White Dove vs Gauzy White
White Dove is a Benjamin Moore color while Gauzy White comes from Sherwin-Williams. These are both beige-greiges, so the question isn't which hue to choose — it's where within beige-greige to land. At LRV 83 vs 72, White Dove will read as the brighter of the two — a 11-point gap that matters most in north-facing or low-light rooms. The tonal difference — White Dove's yellow character against Gauzy White's warm — becomes most visible against white trim or in morning light. At ΔE 6.7, the difference is perceptible but not dramatic — the two can work harmoniously in the same space. Below you'll find 1 real-room photo comparison where both colors appear side by side, plus 5 simulated room previews.

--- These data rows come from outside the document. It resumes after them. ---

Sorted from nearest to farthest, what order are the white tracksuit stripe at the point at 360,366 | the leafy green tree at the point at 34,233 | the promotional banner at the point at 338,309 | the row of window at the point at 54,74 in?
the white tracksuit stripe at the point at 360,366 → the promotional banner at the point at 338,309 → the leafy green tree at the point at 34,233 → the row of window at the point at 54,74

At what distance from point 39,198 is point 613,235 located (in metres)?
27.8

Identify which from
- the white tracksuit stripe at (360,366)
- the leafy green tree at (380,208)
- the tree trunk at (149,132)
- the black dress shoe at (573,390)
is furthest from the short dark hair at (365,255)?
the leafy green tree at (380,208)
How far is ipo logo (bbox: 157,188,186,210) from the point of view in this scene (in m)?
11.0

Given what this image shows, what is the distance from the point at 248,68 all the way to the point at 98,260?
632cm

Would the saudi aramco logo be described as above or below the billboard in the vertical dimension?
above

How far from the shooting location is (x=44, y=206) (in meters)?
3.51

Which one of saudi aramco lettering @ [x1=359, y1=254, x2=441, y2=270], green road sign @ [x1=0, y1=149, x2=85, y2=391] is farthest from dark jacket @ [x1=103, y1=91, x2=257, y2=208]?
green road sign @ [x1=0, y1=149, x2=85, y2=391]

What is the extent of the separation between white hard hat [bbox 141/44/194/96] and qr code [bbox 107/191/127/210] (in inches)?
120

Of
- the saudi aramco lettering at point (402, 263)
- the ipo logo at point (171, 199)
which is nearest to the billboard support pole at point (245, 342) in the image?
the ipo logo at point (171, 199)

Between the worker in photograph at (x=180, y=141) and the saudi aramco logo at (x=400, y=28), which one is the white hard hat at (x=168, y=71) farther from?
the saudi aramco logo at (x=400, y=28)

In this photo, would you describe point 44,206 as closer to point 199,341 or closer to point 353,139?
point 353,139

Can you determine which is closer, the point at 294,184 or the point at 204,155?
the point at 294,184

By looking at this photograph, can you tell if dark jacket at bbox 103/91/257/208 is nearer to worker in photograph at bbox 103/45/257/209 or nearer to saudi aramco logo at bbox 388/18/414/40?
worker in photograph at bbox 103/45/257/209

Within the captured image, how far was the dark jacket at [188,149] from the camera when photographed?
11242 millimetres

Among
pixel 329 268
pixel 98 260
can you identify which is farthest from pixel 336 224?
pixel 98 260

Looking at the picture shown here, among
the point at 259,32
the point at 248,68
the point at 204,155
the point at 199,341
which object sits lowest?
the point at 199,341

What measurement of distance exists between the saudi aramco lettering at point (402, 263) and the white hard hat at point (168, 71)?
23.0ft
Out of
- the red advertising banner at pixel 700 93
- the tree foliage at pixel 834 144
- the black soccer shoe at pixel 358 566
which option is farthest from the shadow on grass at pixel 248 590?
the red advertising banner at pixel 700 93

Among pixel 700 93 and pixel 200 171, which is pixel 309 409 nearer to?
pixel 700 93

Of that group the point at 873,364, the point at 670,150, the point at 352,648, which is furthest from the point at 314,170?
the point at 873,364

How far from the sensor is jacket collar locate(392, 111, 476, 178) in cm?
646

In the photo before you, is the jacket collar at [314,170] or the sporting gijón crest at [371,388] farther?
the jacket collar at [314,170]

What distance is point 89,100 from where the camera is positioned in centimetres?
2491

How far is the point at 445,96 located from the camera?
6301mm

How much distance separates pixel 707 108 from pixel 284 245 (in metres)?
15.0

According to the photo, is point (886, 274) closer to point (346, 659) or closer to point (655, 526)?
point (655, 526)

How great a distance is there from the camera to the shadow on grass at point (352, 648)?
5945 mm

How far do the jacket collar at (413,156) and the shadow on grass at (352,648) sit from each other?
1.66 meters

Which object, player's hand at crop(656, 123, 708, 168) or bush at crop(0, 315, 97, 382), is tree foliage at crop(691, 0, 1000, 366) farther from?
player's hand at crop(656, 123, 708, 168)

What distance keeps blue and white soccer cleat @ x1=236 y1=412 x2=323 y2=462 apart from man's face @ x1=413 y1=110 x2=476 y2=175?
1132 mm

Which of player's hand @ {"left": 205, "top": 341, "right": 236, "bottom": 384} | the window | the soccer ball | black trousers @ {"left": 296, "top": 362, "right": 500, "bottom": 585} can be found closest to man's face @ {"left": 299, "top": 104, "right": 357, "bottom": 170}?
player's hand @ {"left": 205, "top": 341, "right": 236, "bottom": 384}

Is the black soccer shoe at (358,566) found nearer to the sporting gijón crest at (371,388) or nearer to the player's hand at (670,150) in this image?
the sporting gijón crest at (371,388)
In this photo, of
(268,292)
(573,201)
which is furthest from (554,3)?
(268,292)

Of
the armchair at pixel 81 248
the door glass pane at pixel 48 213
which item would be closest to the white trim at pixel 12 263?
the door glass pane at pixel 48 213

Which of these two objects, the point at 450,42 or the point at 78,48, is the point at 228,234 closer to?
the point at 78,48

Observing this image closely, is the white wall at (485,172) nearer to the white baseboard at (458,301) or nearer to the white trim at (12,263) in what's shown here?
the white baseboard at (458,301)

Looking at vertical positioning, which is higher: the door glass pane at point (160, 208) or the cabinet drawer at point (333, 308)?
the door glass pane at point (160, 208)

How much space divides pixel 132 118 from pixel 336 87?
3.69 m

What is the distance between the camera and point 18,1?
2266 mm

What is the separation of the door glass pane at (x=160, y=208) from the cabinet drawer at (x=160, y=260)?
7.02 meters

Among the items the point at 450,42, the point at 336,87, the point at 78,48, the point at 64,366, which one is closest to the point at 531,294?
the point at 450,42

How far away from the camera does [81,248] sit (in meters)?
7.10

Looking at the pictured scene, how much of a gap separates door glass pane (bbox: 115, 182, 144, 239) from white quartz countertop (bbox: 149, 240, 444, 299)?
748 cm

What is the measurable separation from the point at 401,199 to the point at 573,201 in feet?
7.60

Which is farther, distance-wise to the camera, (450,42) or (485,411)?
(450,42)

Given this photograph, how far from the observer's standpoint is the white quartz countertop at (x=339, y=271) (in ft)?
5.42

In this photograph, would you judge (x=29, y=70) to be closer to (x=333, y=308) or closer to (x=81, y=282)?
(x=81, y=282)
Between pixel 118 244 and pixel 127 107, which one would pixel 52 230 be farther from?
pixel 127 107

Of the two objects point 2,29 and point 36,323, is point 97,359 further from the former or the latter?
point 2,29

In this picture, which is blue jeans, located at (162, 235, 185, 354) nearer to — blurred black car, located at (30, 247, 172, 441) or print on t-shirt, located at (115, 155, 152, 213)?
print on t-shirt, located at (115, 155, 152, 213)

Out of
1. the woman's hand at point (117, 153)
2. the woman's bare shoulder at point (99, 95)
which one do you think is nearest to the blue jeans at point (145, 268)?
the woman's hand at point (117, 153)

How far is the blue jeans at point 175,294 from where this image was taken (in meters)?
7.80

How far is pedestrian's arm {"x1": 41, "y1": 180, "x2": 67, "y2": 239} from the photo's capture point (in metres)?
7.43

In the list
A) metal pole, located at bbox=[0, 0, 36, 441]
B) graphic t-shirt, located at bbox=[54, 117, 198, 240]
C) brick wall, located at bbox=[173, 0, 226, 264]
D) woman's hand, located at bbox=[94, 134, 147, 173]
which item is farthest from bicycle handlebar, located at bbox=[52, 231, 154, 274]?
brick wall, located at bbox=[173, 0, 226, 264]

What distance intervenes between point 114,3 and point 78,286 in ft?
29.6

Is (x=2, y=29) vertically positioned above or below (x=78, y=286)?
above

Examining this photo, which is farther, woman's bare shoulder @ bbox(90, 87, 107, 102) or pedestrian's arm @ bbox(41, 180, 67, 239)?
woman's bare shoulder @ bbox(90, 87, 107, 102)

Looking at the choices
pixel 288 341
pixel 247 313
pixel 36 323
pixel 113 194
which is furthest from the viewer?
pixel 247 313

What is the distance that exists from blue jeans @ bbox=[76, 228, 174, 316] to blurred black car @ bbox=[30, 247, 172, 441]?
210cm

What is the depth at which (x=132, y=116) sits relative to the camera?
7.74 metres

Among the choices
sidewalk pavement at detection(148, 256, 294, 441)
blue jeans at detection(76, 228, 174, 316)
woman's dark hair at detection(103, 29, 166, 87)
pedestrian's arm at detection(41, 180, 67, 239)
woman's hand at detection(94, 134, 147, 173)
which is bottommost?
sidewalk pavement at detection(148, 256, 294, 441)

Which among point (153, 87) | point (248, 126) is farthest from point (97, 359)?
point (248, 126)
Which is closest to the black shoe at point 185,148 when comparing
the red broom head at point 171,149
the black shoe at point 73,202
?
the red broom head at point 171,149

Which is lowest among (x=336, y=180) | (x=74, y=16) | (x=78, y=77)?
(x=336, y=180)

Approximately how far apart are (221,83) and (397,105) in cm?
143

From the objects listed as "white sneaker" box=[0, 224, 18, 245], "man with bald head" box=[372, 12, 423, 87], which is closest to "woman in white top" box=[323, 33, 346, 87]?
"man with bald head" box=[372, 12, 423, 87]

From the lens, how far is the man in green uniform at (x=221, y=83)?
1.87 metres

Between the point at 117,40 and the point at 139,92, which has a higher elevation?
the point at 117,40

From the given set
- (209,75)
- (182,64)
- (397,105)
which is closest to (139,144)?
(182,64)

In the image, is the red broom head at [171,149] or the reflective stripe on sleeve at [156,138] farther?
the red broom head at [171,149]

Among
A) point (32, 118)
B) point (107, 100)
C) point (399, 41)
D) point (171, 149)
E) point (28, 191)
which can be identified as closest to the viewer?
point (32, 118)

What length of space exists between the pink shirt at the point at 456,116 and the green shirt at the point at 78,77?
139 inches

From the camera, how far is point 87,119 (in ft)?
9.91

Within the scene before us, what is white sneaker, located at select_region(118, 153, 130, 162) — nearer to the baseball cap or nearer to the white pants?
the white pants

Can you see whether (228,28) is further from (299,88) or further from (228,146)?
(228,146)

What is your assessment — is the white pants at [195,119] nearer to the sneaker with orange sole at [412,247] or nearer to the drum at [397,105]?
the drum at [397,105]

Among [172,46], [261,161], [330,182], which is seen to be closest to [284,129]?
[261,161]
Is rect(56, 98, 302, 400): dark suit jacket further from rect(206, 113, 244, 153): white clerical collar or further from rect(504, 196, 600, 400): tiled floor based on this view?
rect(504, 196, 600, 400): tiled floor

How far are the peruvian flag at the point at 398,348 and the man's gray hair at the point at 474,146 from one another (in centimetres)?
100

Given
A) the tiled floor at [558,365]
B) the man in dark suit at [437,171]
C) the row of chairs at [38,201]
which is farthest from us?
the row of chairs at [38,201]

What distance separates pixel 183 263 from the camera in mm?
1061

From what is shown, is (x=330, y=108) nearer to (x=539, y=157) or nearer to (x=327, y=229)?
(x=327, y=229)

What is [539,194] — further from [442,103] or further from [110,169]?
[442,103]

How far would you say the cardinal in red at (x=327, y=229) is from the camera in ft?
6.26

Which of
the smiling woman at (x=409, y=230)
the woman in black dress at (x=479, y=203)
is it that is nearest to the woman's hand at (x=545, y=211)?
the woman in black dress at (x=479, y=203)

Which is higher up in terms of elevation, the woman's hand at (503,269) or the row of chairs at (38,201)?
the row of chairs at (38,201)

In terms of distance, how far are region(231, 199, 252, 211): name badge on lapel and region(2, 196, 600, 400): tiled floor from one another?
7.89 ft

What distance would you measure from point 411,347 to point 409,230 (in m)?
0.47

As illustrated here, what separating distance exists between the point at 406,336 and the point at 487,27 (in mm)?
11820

White Dove vs Gauzy White in Real Spaces
1 real room side by side. White Dove and Gauzy White are close enough that the difference can be hard to judge from a chip alone — these photos show how each reads at scale, across different spaces and lighting conditions.
Bathroom
Bathrooms amplify color — the enclosed space and reflective surfaces make what reads subtle elsewhere feel more present here. The LRV gap is large enough that White Dove will make the room feel meaningfully brighter than Gauzy White would.
Color Details
White Dove vs Gauzy White Simulated Comparison
5 simulated room previews — drag the slider on each to see White Dove on one side and Gauzy White on the other.
Digital color is approximate. These simulations are generated from the manufacturer's hex values and overlaid on grayscale room photos — your screen's calibration, brightness, and viewing angle all affect how they render. Before committing to either color, test physical samples in your own space under the light you actually live with.
More White Dove comparisons
See how White Dove stacks up against other well-photographed colors across different brands and tones.